一、Stockbroker Grapevine

题目：Stockbrokers are known to overreact to rumours. You have been contracted to develop a method of spreading disinformation amongst the stockbrokers to give your employer the tactical edge in the stock market. For maximum effect, you have to spread the rumours in the fastest possible way.

Unfortunately for you, stockbrokers only trust information coming from their "Trusted sources" This means you have to take into account the structure of their contacts when starting a rumour. It takes a certain amount of time for a specific stockbroker to pass the rumour on to each of his colleagues. Your task will be to write a program that tells you which stockbroker to choose as your starting point for the rumour, as well as the time it will take for the rumour to spread throughout the stockbroker community. This duration is measured as the time needed for the last person to receive the information.

思路：这是一道利用floyd算法解决的问题，将该题图化，利用floyd算法求解最小路径

#include<bits/stdc++.h>
using namespace std;
const int INF = 0x3f3f3f3f;
const int N = 105;
int d[N][N];
int n, mmin;
 
void init(){
    mmin = INF;
    for( int i = 0; i < N; i++ )
        for( int j = 0; j < N; j++ )
            d[i][j] = i == j ? 0 : INF;
}
 
void floyd(){
    for( int k = 1; k <= n; k++ )
        for( int i = 1; i <= n; i++ )
            for( int j = 1; j <= n; j++ )
                d[i][j] = min( d[i][j], d[i][k]+d[k][j] );
    int mi = INF, ma, pos;
    for(int i = 1; i <= n; i++){
        ma = -1;
        for(int j = 1; j <= n; j++)
            if(i != j && ma < d[i][j])
                ma = d[i][j];
        if(ma < mi){
            mi = ma;
            pos = i;
        }
    }
    if( mi < INF )  printf("%d %d\n",pos, mi);
    else  printf("disjoint\n");
}
 
int main()
{
    int t, u, v;
    while(~scanf("%d",&n)&&n){
        init();
        for( int i = 1; i <= n; i++ ){
            cin>>t;
            for( int j = 0; j < t; j++ ){
                cin>>u>>v;
                d[i][u] = v;
            }
        }
        floyd();
    }
    return 0;
}

二、树的直径

题目：一棵树的直径就是这棵树上存在的最长路径。现在有一棵 nn 个节点的树，现在想知道这棵树的直径包含的边的个数是多少？

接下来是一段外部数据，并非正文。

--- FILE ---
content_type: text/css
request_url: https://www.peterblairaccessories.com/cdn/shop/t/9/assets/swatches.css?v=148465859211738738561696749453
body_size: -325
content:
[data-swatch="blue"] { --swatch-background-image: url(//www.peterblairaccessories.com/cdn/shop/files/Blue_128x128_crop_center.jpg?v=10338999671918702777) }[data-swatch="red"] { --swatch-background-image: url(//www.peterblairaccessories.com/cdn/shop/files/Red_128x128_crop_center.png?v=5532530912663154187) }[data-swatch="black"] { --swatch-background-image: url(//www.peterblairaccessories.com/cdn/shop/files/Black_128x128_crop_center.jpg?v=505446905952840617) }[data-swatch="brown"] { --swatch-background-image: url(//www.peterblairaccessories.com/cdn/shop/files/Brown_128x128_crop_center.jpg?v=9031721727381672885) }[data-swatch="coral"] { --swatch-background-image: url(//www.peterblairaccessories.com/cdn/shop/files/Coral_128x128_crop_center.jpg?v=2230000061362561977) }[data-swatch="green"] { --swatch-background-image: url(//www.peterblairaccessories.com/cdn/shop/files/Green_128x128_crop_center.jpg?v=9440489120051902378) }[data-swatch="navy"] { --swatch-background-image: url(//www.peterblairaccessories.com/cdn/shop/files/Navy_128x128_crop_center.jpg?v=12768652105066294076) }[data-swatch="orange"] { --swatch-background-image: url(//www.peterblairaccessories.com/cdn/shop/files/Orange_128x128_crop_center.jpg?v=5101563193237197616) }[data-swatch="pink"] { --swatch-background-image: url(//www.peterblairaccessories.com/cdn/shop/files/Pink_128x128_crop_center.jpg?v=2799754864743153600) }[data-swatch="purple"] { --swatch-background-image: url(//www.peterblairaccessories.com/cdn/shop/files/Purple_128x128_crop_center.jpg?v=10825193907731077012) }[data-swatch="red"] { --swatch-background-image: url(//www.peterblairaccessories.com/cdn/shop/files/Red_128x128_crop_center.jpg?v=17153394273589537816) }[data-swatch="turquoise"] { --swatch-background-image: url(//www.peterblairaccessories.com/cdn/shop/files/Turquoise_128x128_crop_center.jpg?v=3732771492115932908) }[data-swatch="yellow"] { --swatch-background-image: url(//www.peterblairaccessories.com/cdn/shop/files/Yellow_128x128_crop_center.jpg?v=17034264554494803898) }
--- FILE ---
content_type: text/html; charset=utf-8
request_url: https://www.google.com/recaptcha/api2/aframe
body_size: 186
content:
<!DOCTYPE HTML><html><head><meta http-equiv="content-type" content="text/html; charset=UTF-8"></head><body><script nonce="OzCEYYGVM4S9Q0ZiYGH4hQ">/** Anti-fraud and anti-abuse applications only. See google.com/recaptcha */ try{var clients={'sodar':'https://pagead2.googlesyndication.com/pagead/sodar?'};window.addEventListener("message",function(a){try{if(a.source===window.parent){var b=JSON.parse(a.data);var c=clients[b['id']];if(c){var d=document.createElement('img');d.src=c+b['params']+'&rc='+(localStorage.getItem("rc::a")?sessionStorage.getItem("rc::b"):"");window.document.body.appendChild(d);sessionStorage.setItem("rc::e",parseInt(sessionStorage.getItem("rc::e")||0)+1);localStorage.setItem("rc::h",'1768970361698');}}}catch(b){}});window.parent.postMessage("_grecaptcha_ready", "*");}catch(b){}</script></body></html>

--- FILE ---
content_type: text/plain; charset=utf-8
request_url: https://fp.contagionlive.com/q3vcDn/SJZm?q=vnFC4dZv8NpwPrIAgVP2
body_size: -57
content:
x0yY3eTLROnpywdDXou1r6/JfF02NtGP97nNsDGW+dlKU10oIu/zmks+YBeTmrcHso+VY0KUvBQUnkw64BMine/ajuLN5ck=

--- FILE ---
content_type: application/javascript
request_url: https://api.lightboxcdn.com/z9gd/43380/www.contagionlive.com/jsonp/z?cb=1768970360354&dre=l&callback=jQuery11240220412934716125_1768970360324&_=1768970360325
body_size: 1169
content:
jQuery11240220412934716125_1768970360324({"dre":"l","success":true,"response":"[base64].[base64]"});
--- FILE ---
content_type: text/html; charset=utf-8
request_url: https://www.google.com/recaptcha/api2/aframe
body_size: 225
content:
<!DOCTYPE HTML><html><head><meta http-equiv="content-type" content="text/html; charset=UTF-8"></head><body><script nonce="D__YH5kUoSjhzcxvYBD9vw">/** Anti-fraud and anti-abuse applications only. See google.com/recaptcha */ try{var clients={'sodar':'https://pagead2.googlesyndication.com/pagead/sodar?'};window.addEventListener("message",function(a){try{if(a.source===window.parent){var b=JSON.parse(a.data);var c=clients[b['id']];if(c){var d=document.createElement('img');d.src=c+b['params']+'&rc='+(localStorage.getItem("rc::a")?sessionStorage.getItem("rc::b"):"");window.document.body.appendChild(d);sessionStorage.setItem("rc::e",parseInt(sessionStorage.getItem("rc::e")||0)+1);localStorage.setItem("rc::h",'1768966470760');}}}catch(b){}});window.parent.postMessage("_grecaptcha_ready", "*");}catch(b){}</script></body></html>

思路：利用两次dfs求出树的直径，因为题中没有边的权重，全部赋值为1即可

#include<bits/stdc++.h>
using namespace std;
#define INF 0x3f3f3f3f
#define LL long long
const int MOD = 1E9+7;
const int N = 1e6+5;
const int dx[] = {-1,1,0,0,-1,-1,1,1};
const int dy[] = {0,0,-1,1,-1,1,-1,1};
using namespace std;
 
struct Edge{
    int w;
    int from,to;
    int next;
}edge[N];
int head[N],num=0;
int n,m;
int dis[N*2];
bool vis[N];
int start,endd;
void addEdge(int from,int to,int w) {
    edge[++num].to=to;
    edge[num].w=w;
    edge[num].next=head[from];
    edge[num].from=from;
    head[from]=num;
}
void dfs(int x) {
    vis[x]=true;
    for(int i=head[x];i!=-1;i=edge[i].next){
        int to=edge[i].to;
        if(!vis[to]) {
            dis[to]=dis[x]+edge[i].w;
            dfs(to);
        }
    }
}
int main()
{
	ios::sync_with_stdio(0);
	cin.tie(0);cout.tie(0);
    cin>>n;
    memset(head,-1,sizeof(head));
    num=0;
    m=n-1;
    for(int i=1;i<=m;i++){
        int x,y;
        cin>>x>>y;
        addEdge(x,y,1);
        addEdge(y,x,1);
    }
    memset(vis,false,sizeof(vis));
    memset(dis,INF,sizeof(dis));
    dis[1]=0;
    dfs(1); 
    int maxx=-INF;
    for(int i=1;i<=n;i++){
        if(dis[i]>maxx&&dis[i]!=INF) {
            maxx=dis[i];
            start=i;
        }
    }
    memset(vis,false,sizeof(vis));
    memset(dis,INF,sizeof(dis));
    dis[start]=0;
    dfs(start);
    maxx=-INF;
    for(int i=1;i<=n;i++){
        if(dis[i]>maxx&&dis[i]!=INF) {
            maxx=dis[i];
            endd=i;
        }
    }
    cout<<maxx;
    return 0;
}

三、Invitation Cards

题目：In the age of television, not many people attend theater performances. Antique Comedians of Malidinesia are aware of this fact. They want to propagate theater and, most of all, Antique Comedies. They have printed invitation cards with all the necessary information and with the programme. A lot of students were hired to distribute these invitations among the people. Each student volunteer has assigned exactly one bus stop and he or she stays there the whole day and gives invitation to people travelling by bus. A special course was taken where students learned how to influence people and what is the difference between influencing and robbery.
The transport system is very special: all lines are unidirectional and connect exactly two stops. Buses leave the originating stop with passangers each half an hour. After reaching the destination stop they return empty to the originating stop, where they wait until the next full half an hour, e.g. X:00 or X:30, where 'X' denotes the hour. The fee for transport between two stops is given by special tables and is payable on the spot. The lines are planned in such a way, that each round trip (i.e. a journey starting and finishing at the same stop) passes through a Central Checkpoint Stop (CCS) where each passenger has to pass a thorough check including body scan.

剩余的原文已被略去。